It’s easy to love a baby. There are as many tales of first-rush-love as there are mothers in this world, but once love has made an entrance, it settles in our hearts and stays. When I first held my daughter in my arms, I was confused, tired, in pain, astounded that both of us had made it through to the other side. For the first 24 hours I believe I was in shock, wondering why I didn’t feel that onslaught of motherly love I had expected. What could possibly be wrong with me? Was I not a human being? Was I not suited as a mother?
Love came slowly for me, not marking its entrance, but creeping up on me until it had permeated by entire being. I loved this child, this baby, with an intensity and strength that frightened even myself. For her first year, I guarded her like a hawk, spent most of my time by her side, not wanting or feeling the need to be without her. Everything that I had previously been or felt paled in comparison.

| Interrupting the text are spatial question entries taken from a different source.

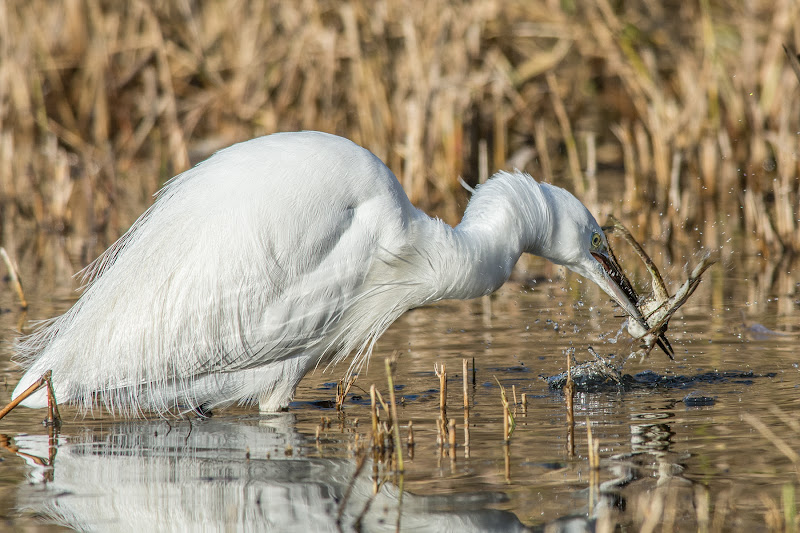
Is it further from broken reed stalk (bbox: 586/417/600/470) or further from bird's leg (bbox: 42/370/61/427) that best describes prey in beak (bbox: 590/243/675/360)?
bird's leg (bbox: 42/370/61/427)

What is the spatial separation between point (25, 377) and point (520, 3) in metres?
6.34

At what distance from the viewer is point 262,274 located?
163 inches

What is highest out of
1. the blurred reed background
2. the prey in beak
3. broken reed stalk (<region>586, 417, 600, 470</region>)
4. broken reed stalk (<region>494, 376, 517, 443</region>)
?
the blurred reed background

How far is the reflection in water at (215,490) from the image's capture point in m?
2.90

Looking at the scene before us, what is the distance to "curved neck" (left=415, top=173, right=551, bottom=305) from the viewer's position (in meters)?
4.34

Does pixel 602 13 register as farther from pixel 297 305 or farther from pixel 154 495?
pixel 154 495

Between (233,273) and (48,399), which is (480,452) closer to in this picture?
(233,273)

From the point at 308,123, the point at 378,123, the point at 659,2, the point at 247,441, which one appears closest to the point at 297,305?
the point at 247,441

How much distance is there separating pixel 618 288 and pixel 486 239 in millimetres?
709

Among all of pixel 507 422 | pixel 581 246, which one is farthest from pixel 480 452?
pixel 581 246

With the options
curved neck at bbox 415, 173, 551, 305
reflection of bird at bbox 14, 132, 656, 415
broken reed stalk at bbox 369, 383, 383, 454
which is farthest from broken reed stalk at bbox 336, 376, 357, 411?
broken reed stalk at bbox 369, 383, 383, 454

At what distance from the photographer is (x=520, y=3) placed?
9438 mm

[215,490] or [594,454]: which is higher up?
[594,454]

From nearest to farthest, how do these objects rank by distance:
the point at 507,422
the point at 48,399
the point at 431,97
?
the point at 507,422, the point at 48,399, the point at 431,97
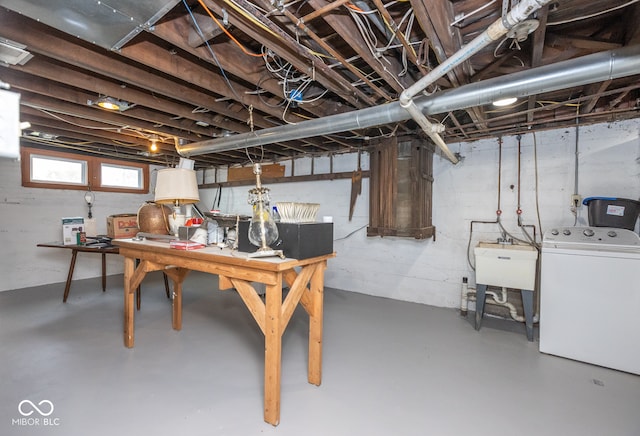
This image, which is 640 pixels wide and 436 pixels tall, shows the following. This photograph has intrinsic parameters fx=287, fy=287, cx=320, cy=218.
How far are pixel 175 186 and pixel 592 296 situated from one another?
3677 millimetres

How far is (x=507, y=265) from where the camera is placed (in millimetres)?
2975

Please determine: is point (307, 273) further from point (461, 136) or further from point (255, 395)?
point (461, 136)

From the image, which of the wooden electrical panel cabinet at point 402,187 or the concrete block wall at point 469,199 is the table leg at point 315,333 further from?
the concrete block wall at point 469,199

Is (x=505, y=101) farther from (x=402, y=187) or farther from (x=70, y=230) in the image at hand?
(x=70, y=230)

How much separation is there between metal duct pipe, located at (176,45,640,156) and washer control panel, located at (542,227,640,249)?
5.01 feet

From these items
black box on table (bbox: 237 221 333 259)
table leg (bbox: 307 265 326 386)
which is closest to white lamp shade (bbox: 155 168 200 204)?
black box on table (bbox: 237 221 333 259)

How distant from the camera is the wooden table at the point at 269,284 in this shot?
164 centimetres

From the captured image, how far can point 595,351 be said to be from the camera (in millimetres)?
2434

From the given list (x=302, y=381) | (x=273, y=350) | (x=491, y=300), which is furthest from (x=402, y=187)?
(x=273, y=350)

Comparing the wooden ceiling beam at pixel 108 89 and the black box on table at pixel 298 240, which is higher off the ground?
the wooden ceiling beam at pixel 108 89

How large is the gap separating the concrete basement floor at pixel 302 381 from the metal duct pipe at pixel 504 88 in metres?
2.03

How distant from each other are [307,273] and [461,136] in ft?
9.40

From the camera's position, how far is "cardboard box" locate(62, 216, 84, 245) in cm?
397

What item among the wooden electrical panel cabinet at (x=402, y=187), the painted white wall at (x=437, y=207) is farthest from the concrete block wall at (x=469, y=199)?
the wooden electrical panel cabinet at (x=402, y=187)
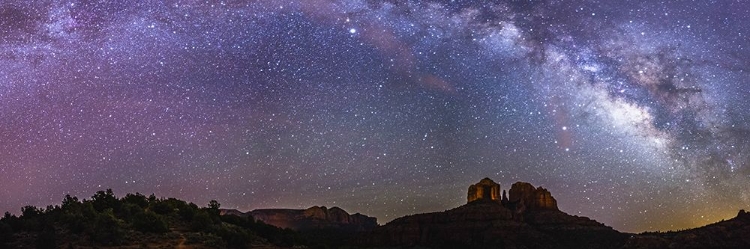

But love, like everything in this universe, is meant to change, to expand, to grow. Over the course of our children’s lives, us mothers need to embrace their full qualities as they are revealed. Views don’t always match. Tempers differ. Personalities can be miles apart. Our motherly hearts need to have the capacity to make room for outbursts, they need to be patient enough to wait out a raging fire, and they need to be kind enough to forgive grievances. This thorny, winding path calls us to walk it barefoot and naked, because if we cover ourselves, we will miss the opportunity to grow. Unless we reveal our full selves, with all our flaws and shortcomings, we cannot lead our children.
At the end of the path is a grown person, one that is as much in need of love as the tiny, slippery, helpless baby that landed in our arms so many years ago. I want to imagine her standing there in all her full, grown-up weirdness with all her quirks and flaws, and I want to imagine me not wanting to do anything else but hold her close and envelop her in my love.